**WRITTEN REQUEST**
Count how many lines of the data below contain the string "shoe", treating uppercase and lowercase letters as different. Reply with the number alone.

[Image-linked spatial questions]
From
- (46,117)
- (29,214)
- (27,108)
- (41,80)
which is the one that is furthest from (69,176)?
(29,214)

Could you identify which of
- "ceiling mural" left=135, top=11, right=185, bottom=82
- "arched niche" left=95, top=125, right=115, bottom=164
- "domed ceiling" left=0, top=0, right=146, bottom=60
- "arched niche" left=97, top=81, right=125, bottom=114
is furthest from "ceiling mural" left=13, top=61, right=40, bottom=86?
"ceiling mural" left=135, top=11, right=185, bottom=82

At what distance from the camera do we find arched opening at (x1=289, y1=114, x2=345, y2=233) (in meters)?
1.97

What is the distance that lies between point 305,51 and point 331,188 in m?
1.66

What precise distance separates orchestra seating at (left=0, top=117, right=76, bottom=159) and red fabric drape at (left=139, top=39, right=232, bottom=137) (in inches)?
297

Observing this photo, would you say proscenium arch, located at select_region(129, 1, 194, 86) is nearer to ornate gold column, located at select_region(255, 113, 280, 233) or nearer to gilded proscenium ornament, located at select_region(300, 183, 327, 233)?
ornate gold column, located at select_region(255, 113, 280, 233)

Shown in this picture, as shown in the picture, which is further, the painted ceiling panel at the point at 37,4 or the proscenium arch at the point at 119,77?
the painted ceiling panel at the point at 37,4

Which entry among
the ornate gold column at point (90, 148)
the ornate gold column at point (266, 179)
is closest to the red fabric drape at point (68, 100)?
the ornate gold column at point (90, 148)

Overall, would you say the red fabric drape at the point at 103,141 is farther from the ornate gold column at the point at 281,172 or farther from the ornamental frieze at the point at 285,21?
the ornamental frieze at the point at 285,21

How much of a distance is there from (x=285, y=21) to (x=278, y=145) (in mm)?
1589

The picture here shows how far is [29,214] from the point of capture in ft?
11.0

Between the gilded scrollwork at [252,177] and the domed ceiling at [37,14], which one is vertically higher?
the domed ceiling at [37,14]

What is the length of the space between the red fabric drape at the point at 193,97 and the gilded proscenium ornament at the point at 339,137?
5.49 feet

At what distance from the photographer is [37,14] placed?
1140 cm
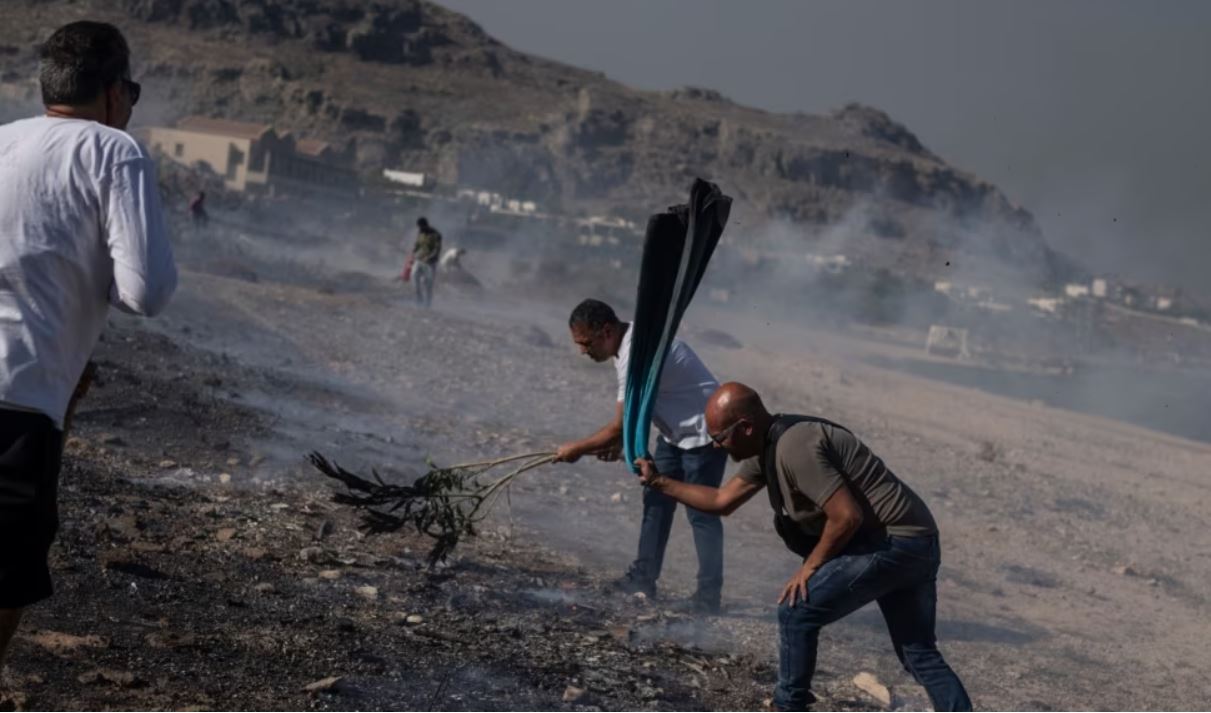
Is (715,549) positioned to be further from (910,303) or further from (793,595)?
A: (910,303)

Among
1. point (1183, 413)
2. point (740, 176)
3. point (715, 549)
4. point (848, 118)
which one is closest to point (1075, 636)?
point (715, 549)

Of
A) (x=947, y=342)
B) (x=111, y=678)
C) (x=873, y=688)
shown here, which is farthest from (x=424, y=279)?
(x=947, y=342)

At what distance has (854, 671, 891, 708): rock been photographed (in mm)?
5867

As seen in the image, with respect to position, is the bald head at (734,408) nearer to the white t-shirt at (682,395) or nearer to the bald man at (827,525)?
the bald man at (827,525)

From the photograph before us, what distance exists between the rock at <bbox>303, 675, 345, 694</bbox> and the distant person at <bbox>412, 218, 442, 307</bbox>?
49.2 feet

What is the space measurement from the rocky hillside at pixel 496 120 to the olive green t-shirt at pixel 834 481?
188 ft

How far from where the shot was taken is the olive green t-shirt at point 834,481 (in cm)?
446

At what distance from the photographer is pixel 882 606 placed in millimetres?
4812

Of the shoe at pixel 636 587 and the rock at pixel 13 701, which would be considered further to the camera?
the shoe at pixel 636 587

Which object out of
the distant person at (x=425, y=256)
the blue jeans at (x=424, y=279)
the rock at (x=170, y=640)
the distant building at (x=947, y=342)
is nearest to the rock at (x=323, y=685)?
the rock at (x=170, y=640)

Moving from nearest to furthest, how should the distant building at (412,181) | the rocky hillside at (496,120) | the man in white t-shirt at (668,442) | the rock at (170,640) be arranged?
1. the rock at (170,640)
2. the man in white t-shirt at (668,442)
3. the distant building at (412,181)
4. the rocky hillside at (496,120)

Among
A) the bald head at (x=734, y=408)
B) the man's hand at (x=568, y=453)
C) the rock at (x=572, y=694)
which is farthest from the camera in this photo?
the man's hand at (x=568, y=453)

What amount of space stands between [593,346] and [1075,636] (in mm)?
3870

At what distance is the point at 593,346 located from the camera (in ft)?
21.3
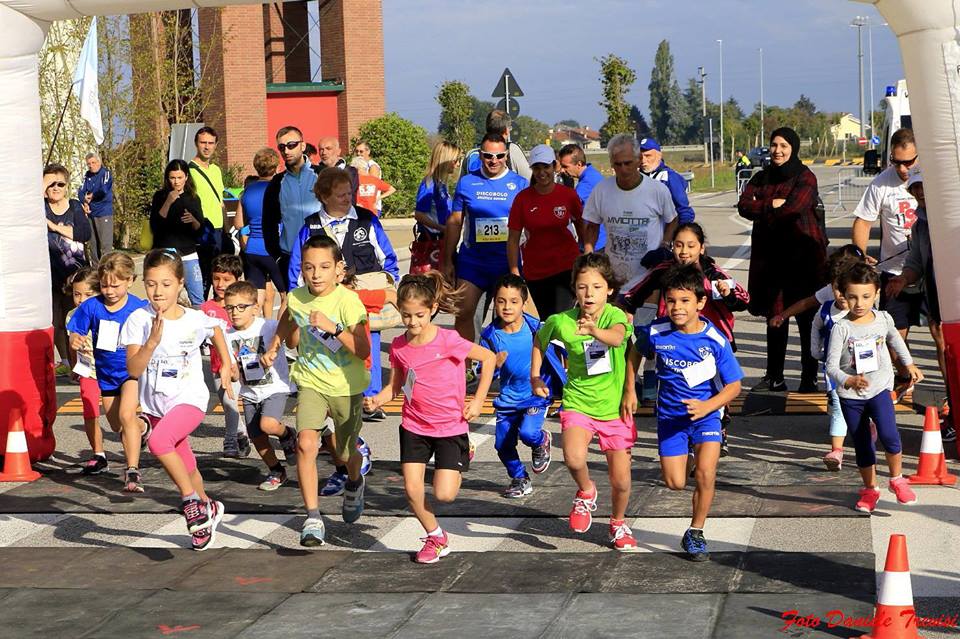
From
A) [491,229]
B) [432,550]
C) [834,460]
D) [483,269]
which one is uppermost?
[491,229]

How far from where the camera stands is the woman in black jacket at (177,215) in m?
13.3

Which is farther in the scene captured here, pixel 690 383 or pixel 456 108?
pixel 456 108

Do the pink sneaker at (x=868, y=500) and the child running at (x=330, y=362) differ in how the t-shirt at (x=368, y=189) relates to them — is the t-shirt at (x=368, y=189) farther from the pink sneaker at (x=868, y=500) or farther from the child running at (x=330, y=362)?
the pink sneaker at (x=868, y=500)

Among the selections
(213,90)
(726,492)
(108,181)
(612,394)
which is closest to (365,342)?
(612,394)

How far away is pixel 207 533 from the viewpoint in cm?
734

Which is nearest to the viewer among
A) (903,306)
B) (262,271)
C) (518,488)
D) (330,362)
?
(330,362)

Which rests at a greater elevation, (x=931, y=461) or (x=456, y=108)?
(x=456, y=108)

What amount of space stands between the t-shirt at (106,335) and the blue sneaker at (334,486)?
1541 mm

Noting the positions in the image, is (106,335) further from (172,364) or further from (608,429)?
(608,429)

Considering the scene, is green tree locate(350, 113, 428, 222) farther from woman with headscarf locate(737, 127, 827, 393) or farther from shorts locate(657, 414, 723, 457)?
shorts locate(657, 414, 723, 457)

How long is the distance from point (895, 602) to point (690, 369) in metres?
1.89

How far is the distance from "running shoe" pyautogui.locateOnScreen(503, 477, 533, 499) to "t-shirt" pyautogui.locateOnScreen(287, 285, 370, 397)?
4.05 feet

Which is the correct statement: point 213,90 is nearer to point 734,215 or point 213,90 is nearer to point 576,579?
point 734,215

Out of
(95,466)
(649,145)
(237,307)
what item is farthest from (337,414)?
(649,145)
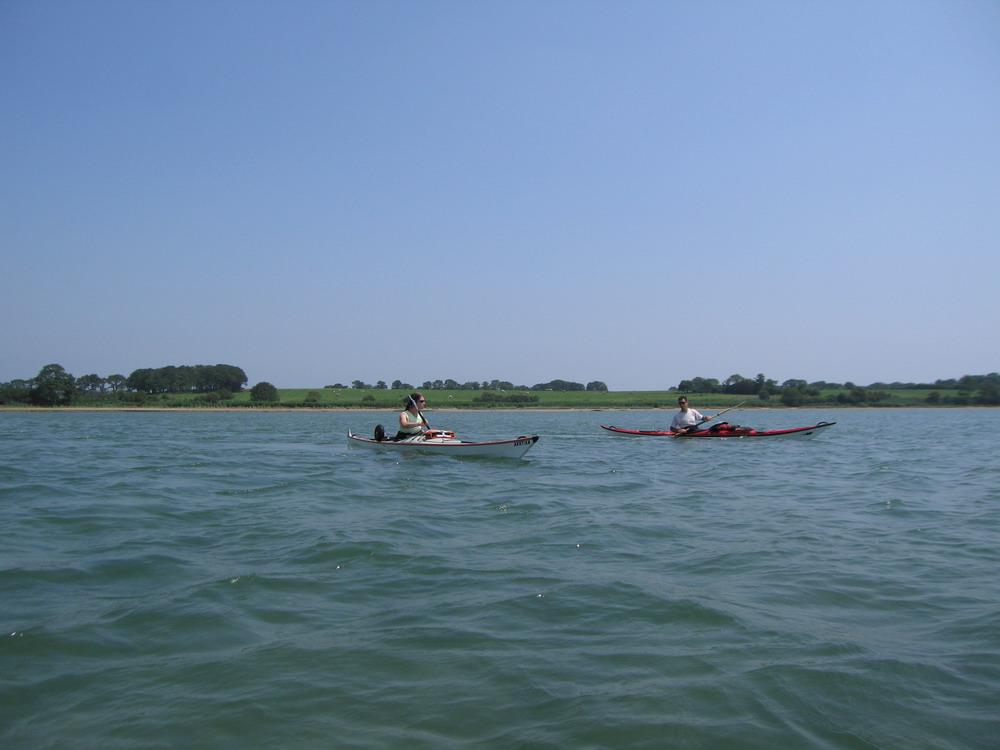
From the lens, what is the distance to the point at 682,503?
13.0 meters

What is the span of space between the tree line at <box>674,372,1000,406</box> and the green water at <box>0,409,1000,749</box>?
99314 mm

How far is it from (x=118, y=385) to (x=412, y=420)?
111m

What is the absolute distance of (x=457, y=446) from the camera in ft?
68.4

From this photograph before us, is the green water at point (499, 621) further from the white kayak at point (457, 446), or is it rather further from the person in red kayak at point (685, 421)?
the person in red kayak at point (685, 421)

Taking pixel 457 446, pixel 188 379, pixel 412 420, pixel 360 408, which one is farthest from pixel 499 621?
pixel 188 379

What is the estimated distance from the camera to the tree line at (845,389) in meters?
99.4

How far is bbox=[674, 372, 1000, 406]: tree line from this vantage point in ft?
326

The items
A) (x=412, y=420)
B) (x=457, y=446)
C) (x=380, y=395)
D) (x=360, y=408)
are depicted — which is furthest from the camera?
(x=380, y=395)

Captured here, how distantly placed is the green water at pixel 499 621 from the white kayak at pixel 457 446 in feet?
22.1

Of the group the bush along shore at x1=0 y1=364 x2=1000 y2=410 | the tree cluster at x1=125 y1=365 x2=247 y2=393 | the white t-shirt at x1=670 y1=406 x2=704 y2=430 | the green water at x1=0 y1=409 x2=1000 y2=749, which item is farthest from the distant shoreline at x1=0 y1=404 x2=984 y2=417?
the green water at x1=0 y1=409 x2=1000 y2=749

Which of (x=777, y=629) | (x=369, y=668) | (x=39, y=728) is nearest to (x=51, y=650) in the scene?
(x=39, y=728)

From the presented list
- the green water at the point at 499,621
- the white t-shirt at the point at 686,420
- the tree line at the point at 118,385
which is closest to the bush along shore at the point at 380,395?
the tree line at the point at 118,385

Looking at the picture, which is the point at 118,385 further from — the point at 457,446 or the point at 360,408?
the point at 457,446

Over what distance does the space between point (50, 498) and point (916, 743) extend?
14.3 m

**FULL RESPONSE**
3